MAKASSAR, Trotoar.id — Pemerintah Provinsi Sulawesi Selatan bersama pemerintah kabupaten/kota di kawasan Mamminasata resmi memulai pembangunan proyek Pengolahan Sampah menjadi Energi Listrik (PSEL) senilai Rp3 triliun yang akan berlokasi di Tamangapa, Kecamatan Manggala, Kota Makassar.
Penandatanganan Perjanjian Kerja Sama (PKS) dilakukan oleh Gubernur Sulsel Andi Sudirman Sulaiman bersama Wali Kota Makassar Munafri Arifuddin, Bupati Gowa Sitti Husniah Talenrang, serta Wakil Bupati Maros Andi Muetazim Mansyur di Rumah Jabatan Gubernur Sulsel, Sabtu (4/4/2026).
Kegiatan tersebut turut disaksikan Menteri Lingkungan Hidup RI Hanif Faisol Nurofiq.
Gubernur Sulsel, Andi Sudirman Sulaiman, menyebut penandatanganan ini sebagai bentuk komitmen bersama dalam mendukung program prioritas nasional yang diinisiasi Presiden RI Prabowo Subianto dalam pengelolaan sampah berbasis energi.

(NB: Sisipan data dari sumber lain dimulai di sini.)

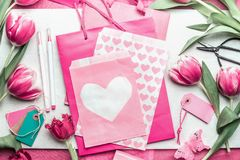 Lovely pink mock up with tulips, paper package with hearts, marker pen, tags and scissors on creative desktop, top view, frame. Layout of spring greeting card Royalty Free Stock Images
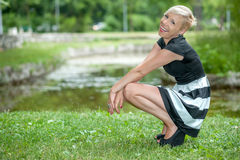 Attractive blonde posing near the lake Stock Images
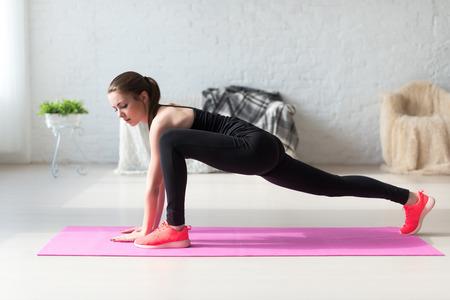 Foto de Women doing exercises aerobics warming up with gymnastics for flexibility leg stretching workout at home fitness. - Imagen libre de derechos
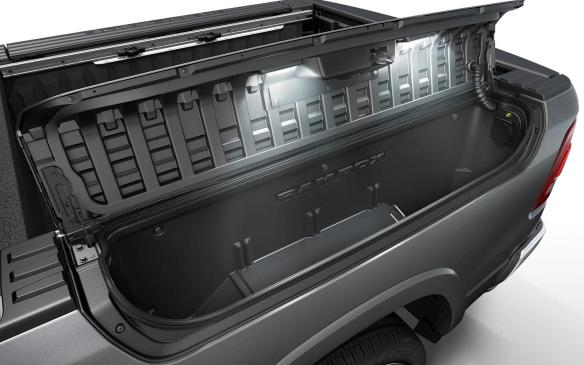 <p>The Ram 1500 has 151 litres of interior storage volume, which is nearly 100 percent more than its closest the competitor. In the spacious Crew Cab cabin, for example, the rear bench seat flips up for 20 litres of contained storage space in under-seat compartments, while fold out feature doubles that storage space to 40 litres. On either side of the new flat load floor, there are two new, enlarged Ram Bins for covered in-floor storage. The bins are now 140 mm longer than the previous model, making them capable of storing larger items, such as a four-inch drop hitch. On top of each Ram Bin are two tie-downs to keep cargo secure. In the pickup bed, Ram's unique RamBox lockable bed storage compartments have been upgraded. They now feature a 115-volt outlet and overhead lighting relocated to the box lids to improve illumination.</p>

“Kami menyampaikan terima kasih kepada Bapak Presiden Prabowo atas proyek Rp3 triliun PSEL ini. Ini akan menjadi sejarah sekaligus solusi sistem persampahan regional Makassar, Gowa, dan Maros,” ujarnya.
Ia menegaskan, pembangunan PSEL di kawasan Tamangapa menjadi solusi konkret dalam mengatasi persoalan sampah di wilayah Mamminasata yang selama ini terus meningkat.
Menurutnya, penandatanganan PKS antar pemerintah daerah menjadi langkah penting untuk memastikan ketersediaan pasokan sampah sebagai bahan baku utama operasional PSEL.
“Ini adalah komitmen bersama untuk memastikan kebutuhan sampah sebagai bahan baku dapat terpenuhi,” jelasnya.
Andi Sudirman juga menyampaikan apresiasi kepada Kementerian Lingkungan Hidup yang terus mendorong percepatan realisasi proyek tersebut, sekaligus meyakinkan seluruh pemangku kepentingan bahwa PSEL merupakan solusi jangka panjang.
“PSEL ini menjadi bagian dari upaya mendukung program ASRI (Aman, Sehat, Resik, dan Indah) yang diinisiasi Presiden,” tambahnya.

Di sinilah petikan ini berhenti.